Akintunde BABATUNDE, PhD in Civil Engineering (Nigeria)

Akintunde Babatunde

Akintunde holds a PhD in Civil Engineering and is currently Associate Professor in the school of Civil Engineering at the University of Leeds, UK. Until June 2016 he was a lecturer at Cardiff University, UK.

Current position: Associate Professor University of Leeds, United Kingdom

Research focus: Sustainable water engineering and bioenergy

Akintunde is an expert in systems and processes for sustainable water engineering and associated links with bioenergy. He is a well-cited researcher with over 80 publications, 1269 citations and a h-index of 14. He has received funding for his research from various sources including the water industry.

For his achievements, Akintunde was awarded a Green Talent in 2009. The jury was impressed by his multifaceted scientific activities, including several memberships in scientific associations and his activity as a reviewer for academic journals.

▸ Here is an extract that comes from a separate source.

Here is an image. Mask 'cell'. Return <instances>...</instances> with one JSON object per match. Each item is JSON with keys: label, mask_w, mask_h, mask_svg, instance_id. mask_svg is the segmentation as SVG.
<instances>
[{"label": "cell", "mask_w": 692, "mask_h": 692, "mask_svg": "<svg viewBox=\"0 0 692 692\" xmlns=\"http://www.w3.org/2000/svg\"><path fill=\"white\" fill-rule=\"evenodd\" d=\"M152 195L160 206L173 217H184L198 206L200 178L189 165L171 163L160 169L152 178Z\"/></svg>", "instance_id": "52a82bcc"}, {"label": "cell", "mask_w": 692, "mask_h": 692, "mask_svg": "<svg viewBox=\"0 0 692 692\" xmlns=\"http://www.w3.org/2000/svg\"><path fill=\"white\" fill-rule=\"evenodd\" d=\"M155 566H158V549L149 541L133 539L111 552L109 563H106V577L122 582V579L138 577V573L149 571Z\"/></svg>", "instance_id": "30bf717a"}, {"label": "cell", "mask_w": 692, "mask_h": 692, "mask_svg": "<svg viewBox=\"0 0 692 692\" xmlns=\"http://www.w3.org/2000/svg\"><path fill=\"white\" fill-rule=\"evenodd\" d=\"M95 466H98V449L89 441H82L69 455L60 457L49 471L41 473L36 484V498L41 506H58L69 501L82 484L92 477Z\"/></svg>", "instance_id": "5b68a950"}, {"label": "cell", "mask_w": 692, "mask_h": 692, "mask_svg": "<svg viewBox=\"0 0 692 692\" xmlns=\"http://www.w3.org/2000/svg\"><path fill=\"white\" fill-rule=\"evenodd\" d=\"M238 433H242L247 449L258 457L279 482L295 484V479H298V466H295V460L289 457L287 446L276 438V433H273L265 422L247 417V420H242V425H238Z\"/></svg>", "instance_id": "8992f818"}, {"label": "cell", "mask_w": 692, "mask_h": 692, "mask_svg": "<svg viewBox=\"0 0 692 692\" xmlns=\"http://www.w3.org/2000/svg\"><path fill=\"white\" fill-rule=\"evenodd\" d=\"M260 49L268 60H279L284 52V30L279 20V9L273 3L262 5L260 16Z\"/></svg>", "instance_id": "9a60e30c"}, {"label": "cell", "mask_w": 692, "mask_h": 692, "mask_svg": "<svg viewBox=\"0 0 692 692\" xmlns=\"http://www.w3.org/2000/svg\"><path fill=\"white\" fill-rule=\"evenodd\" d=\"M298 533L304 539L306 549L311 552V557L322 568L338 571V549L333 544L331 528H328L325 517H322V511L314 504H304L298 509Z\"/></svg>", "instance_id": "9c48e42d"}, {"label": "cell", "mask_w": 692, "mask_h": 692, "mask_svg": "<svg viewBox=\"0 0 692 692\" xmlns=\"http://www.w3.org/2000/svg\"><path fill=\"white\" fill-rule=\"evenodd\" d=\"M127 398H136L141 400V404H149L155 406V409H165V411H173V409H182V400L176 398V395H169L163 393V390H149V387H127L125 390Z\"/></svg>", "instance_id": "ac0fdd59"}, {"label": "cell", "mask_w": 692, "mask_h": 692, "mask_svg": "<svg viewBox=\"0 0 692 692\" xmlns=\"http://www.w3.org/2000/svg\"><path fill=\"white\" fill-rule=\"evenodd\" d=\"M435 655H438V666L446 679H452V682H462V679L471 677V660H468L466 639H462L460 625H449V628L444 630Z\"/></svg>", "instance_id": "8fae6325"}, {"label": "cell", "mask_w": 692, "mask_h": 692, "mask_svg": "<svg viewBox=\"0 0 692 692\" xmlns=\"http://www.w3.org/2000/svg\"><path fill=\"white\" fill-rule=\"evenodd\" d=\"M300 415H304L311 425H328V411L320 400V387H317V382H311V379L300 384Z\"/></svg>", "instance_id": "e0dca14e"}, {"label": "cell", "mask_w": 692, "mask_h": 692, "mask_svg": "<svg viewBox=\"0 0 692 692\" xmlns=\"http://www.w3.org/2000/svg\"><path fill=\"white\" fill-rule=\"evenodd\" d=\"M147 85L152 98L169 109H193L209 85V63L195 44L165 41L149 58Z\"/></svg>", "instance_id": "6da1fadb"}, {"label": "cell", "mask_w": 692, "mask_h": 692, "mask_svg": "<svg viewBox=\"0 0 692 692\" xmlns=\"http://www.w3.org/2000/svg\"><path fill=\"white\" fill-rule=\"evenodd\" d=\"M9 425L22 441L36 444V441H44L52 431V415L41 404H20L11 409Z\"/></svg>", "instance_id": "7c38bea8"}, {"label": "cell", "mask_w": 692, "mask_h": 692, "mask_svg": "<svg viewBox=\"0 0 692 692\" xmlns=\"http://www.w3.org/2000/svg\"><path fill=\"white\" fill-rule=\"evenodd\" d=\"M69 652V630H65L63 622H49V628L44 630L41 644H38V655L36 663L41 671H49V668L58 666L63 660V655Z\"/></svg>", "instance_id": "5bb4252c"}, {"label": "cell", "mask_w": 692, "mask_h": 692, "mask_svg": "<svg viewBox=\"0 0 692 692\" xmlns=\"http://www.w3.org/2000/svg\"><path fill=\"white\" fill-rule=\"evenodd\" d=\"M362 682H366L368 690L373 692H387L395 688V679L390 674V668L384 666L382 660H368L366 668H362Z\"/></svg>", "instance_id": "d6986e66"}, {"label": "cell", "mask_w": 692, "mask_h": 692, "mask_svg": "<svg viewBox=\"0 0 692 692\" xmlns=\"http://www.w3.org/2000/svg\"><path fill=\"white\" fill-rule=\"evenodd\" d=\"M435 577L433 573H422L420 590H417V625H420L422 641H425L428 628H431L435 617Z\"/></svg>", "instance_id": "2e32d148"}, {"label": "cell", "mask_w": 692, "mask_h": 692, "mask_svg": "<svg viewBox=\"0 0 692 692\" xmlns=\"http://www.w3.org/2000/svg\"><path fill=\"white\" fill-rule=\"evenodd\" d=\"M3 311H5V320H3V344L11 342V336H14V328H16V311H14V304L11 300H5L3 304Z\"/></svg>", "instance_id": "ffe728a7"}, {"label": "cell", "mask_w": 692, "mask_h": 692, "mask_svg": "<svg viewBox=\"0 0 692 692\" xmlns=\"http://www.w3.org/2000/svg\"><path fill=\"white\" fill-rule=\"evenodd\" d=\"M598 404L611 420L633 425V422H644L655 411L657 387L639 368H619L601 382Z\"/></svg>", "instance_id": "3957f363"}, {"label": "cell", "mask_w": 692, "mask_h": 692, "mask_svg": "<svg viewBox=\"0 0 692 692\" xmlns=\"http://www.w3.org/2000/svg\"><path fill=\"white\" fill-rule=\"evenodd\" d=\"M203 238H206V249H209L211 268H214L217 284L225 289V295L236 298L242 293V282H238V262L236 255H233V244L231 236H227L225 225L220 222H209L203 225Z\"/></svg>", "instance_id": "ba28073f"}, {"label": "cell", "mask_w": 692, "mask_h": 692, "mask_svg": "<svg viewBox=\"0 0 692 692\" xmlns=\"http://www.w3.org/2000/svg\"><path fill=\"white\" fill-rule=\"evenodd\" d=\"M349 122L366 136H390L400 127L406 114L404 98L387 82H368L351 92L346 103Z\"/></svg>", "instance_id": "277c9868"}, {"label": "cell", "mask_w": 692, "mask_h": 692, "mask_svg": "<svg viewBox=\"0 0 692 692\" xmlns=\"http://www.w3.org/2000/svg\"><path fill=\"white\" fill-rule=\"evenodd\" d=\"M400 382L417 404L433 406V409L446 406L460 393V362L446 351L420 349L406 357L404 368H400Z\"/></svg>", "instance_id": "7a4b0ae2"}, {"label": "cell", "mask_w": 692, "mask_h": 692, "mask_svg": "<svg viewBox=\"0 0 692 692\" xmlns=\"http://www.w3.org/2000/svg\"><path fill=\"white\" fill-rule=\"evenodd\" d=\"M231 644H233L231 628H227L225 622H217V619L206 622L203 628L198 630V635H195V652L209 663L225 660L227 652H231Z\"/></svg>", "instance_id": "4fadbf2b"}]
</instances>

After his participation in the Green Talents program, he received the prestigious Irish Research Council, Marie Curie Fellowship award and was appointed a Member of Council of the Society of Environmental Engineers, UK in 2012. He was re-elected in 2016.

2012 Selected as Welsh Crucible
2012 Member of Council of the Society of Environmental Engineers (UK)
2010 Irish Research Council Marie Curie Fellowship award


CV as submitted for the Green Talents award (2009):

University College Dublin, Ireland

Research focus: Wastewater treatment

Nigerian researcher Akintunde Babatunde has been working at University College Dublin in Ireland since 2004, initially as a Ph.D. student, now as a Research project manager and postdoctoral research engineer. For his dissertation, he conceptualized, designed and developed a novel tidal-flow constructed wetland system for wastewater treatment using alum sludge as the main substrate. The system cleans water using a widely available industrial by-product (alum sludge).

It also uses a passive aeration process (aeration is a regular part of sewage treatment), which requires less energy than traditional, mechanical aeration. The system could be used in a number of settings, including remote areas, industries, farms or hotels. Babatunde impressed the jury with his multifaceted scientific activities, including several memberships in scientific associations, and his activity as a reviewer for scientific journals. In Germany, Babatunde seeks not only contacts to scientists, but also to the business world, as he hopes to eventually market his design with the help of an industry partner.